Mandatory fund options mulled

Mandatory fund options mulled

Regular payments for retired 'under study'

The Finance Ministry is considering broadening the payment options for members of the mandatory provident fund when they retire, says a source. PATTARACHAI PREECHAPANICH
The Finance Ministry is considering broadening the payment options for members of the mandatory provident fund when they retire, says a source. PATTARACHAI PREECHAPANICH

The Finance Ministry is considering broadening the payment options for members of the imminent mandatory provident fund when they retire, according to a source.

A draft bill on the mandatory provident fund has been designed to give lump sum payments to members after they retire, but the ministry is looking at ways to provide the option of regular payments, as is given to civil servants, given increasing life expectancy, according to a source at the ministry who asked not to be identified.

The draft bill will be deliberated by the National Legislative Assembly after having won cabinet approval.

The Finance Ministry's reservations on widening the mandatory provident fund's options are mainly because monthly payouts will be low, assuming minimum contribution of 3% of base salary, the source said. The Fiscal Policy Office (FPO) has said that it aims to provide future retirees with 50% of their final month's salary to maintain living standards in retirement.

The government has made big strides in pushing a series of measures to enforce the retirement safety net to ease the state's financial burden as the population ages.

The mandatory provident fund, expected to be enforced in 2018, will require employers and employees each to contribute 3% of the employee's salary for the first three years to the fund before increasing it to 5% during the fourth to sixth years, 7% between the seventh and the ninth years and 10% from the 10th year onwards, with base salary capped at 60,000 baht per month. The rise in contributions will also be subject to economic conditions.

The law requires companies with 100 employees or more to match employees' contributions to the fund within the first four years of its enforcement.

Companies with at least 10 employees will have to offer compulsory retirement savings from the fourth year of implementation, and those with only one employee must contribute from the seventh year.

The government in 2015 successfully pushed for the establishment of the National Savings Fund, a voluntary retirement safety net for 25 million non-formal workers.

Apart from the mandatory provident fund, the cabinet last year also approved a package allowing companies that hire ageing workers with a salary of 15,000 baht a month or less to be eligible for a double corporate tax deduction on expenses incurred.
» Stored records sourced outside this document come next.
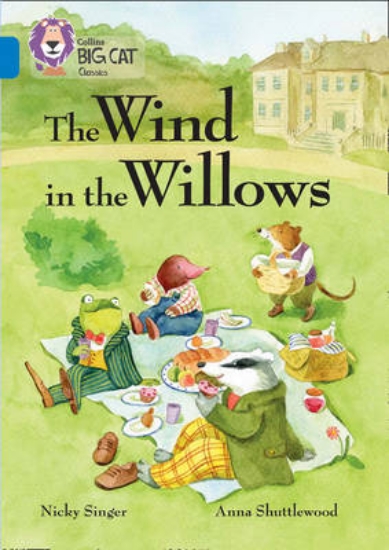 Picture of Collins Big Cat: The Wind in the Willows: Band 16/
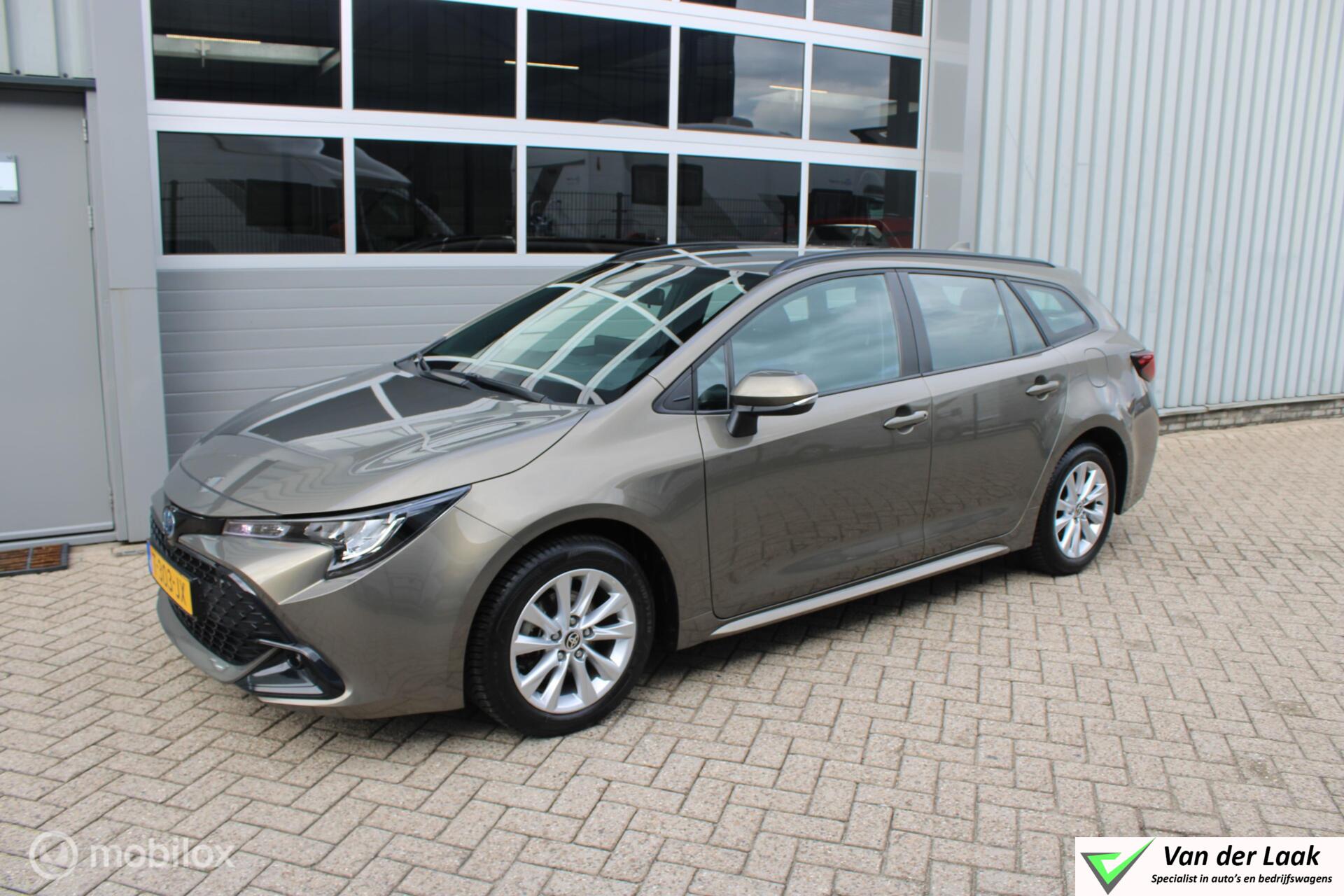 Foto van Toyota Corolla
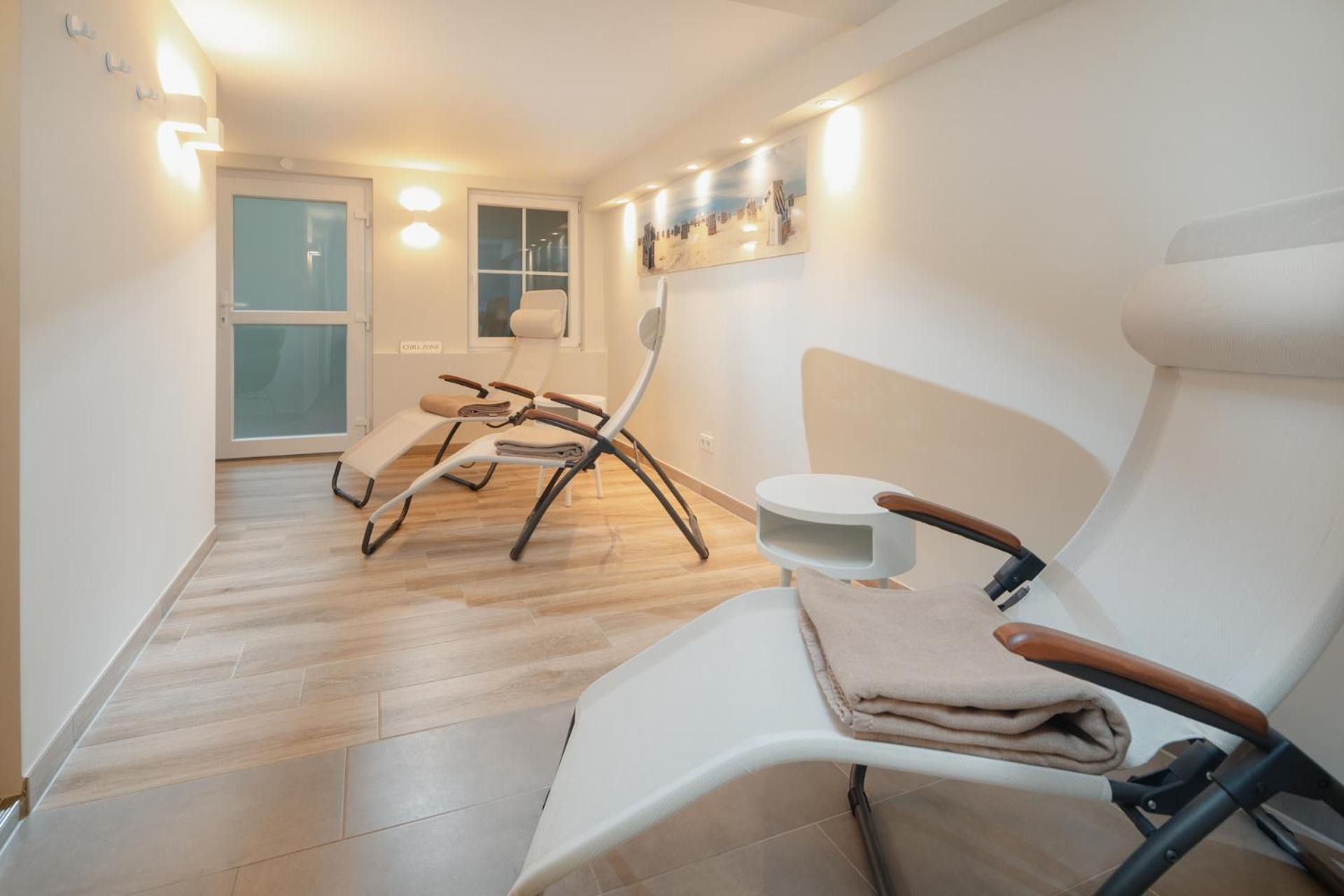 Haus Bielefeld Ferienwohnung 32A نورديرني المظهر الخارجي الصورة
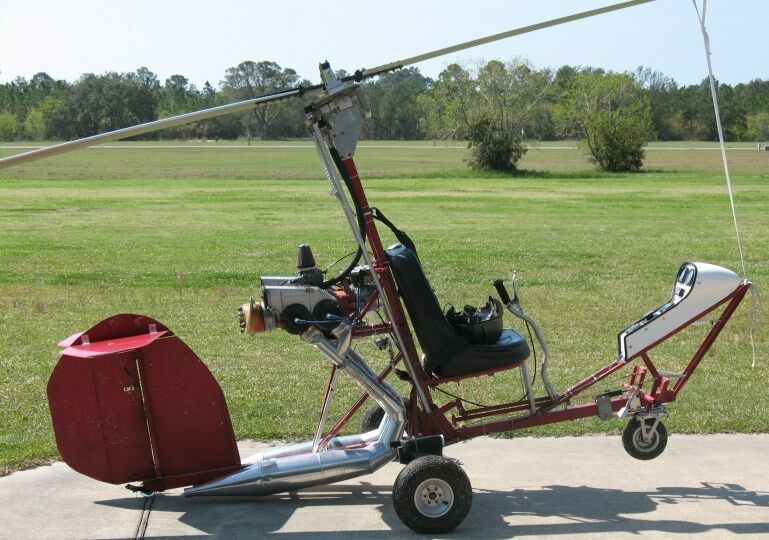 bensen aircraft gyrocopter plans download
Other measures in the package included reverse mortgages -- a home loan that allows the elderly to convert their home equity into cash.

For members of the mandatory provident fund to meet the FPO target of 50% of their final month's salary in retirement, they will need to contribute 5% of their salaries, with the matching contribution from their employers, in combination with the old-age pension paid by the Social Security Fund.

The source said the Finance Ministry is changing its plan to use a redirected portion of sin taxes (taxes from cigarette and alcohol sales) from the Thai Health Promotion Foundation and the National Sport Fund to finance the increased portion of the monthly living allowance for poor elderly people.

It is now looking at using the annual budget to fund the rises.

The ministry estimates it needs 4 billion baht to finance incremental portions to raise the living allowance to 1,200-1,500 baht per person per month. All elderly citizens are now entitled to the stepped-up living allowance, with 600 baht paid to those aged 60-69, 700 baht to those aged 70-79, 800 baht to those aged 80-89, and 1,000 baht to those aged 90 and older.